The 5-2 vote came after two hours of testy debate between pot growers who argued the proposal could destroy their livelihoods and businessmen who said it could turn Oakland into the Silicon Valley of pot, create jobs and generate new tax revenues. The audience booed, hissed and talked back, causing City Council President Jane Brunner to repeatedly admonish the crowd.

Steve DeAngelo, who runs Harborside Health Center, the city's largest dispensary, led a campaign to urge the council to accommodate these growers in the ordinance.

"These growers are not anonymous miscreants burning down houses and bringing crime to neighborhoods," said DeAngelo, who buys marijuana from more than 400 growers. "They are real people, decent people with families to support."

Jeff Wilcox, a businessman who has presented the most detailed plan for a marijuana factory, warned the council that if it did not act quickly, it would lose the momentum to other cities, such as Berkeley, which plans to ask voters to approve six large-scale commercial operations.

"You've got an issue here," he said. "You're late."

The proposal has ignited a contentious debate in Oakland over whether the city should be in the business of deciding who gets to be a marijuana mogul. The annual permit fee would be $211,000, a high barrier for smaller growers. Many fear that after years of risking federal prosecution, they will be shut out just as Oakland seeks to legitimize pot cultivation.

But Rebecca Kaplan and Larry Reid, the two council members who drafted the proposal, want the city to exert more control over cultivation, including setting up a city staff that would routinely inspect the four operations.
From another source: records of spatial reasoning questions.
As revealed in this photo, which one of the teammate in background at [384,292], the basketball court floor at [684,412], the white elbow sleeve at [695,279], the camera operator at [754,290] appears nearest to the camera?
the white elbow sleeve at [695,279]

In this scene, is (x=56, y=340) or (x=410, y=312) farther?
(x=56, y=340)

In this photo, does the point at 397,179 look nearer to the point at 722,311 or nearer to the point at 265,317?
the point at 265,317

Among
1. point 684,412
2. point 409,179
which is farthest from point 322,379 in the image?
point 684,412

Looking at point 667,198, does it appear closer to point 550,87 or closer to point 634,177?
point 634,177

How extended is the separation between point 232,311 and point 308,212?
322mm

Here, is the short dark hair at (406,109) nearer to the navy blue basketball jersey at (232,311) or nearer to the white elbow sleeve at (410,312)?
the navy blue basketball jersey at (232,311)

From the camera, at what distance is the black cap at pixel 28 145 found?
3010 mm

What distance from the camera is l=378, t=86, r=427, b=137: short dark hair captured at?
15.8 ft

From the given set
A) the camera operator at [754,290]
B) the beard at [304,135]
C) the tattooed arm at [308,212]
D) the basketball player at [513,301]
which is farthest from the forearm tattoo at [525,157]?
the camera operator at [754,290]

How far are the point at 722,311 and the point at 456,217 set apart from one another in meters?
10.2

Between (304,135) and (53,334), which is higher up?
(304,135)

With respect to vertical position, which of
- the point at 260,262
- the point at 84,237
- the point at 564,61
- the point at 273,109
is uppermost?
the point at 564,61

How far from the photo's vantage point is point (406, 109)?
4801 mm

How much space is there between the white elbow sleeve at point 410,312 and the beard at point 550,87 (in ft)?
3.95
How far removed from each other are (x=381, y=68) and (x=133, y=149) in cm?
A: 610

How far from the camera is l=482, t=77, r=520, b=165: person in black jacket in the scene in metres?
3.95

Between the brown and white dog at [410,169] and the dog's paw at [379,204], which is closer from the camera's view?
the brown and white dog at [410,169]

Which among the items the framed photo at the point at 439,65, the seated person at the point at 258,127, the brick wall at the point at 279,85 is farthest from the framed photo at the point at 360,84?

They say it could eliminate violent robberies, fires caused by faultily wired grow houses and excessive use of pesticides.

Bringing what has been a secretive and lucrative cash business into the open would also allow Oakland to tax it, potentially adding millions of dollars to its ailing budget. The city, which has led the state in its innovative approach to marijuana, was the first to adopt a pot tax, which is 1.8%, but is considering asking voters to approve a substantial increase.

Oakland keeps a list of people who have expressed interest in the permits. On Tuesday afternoon, Arturo Sanchez, who oversees the city's marijuana regulations, said it had 192 names.

But much of the attention has focused on just a few successful businessmen who have been vocal about their plans and their intent to win permits. They have money, buildings, proposals and ready access to the council members, but only recently became interested in medical marijuana.

Wilcox, a retired construction firm owner, wants to convert a complex of aging industrial buildings he owns along Interstate 880 into what could be the world's largest pot factory, raising about 58 pounds of marijuana a day, more than enough to handle Oakland's consumption.

Two other entrepreneurs, Dhar Mann and Derek Peterson, partners in a hydroponics store called iGrow, have a team already working on designs for a multi-level operation in a 57,000-square-foot warehouse that they have an option to lease. Peterson said he had no doubt their proposal would win a permit.